WHAT THE TASK ASKS:
Set down, word for word, everything from the line containing "Of the group comprising" through the end of the records, with both ends included.

GIVEN DATA:
-----

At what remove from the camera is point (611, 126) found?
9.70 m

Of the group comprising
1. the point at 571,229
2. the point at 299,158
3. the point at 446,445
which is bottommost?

-----

THE REPLY:
Of the group comprising
1. the point at 571,229
2. the point at 299,158
3. the point at 446,445
which is bottommost?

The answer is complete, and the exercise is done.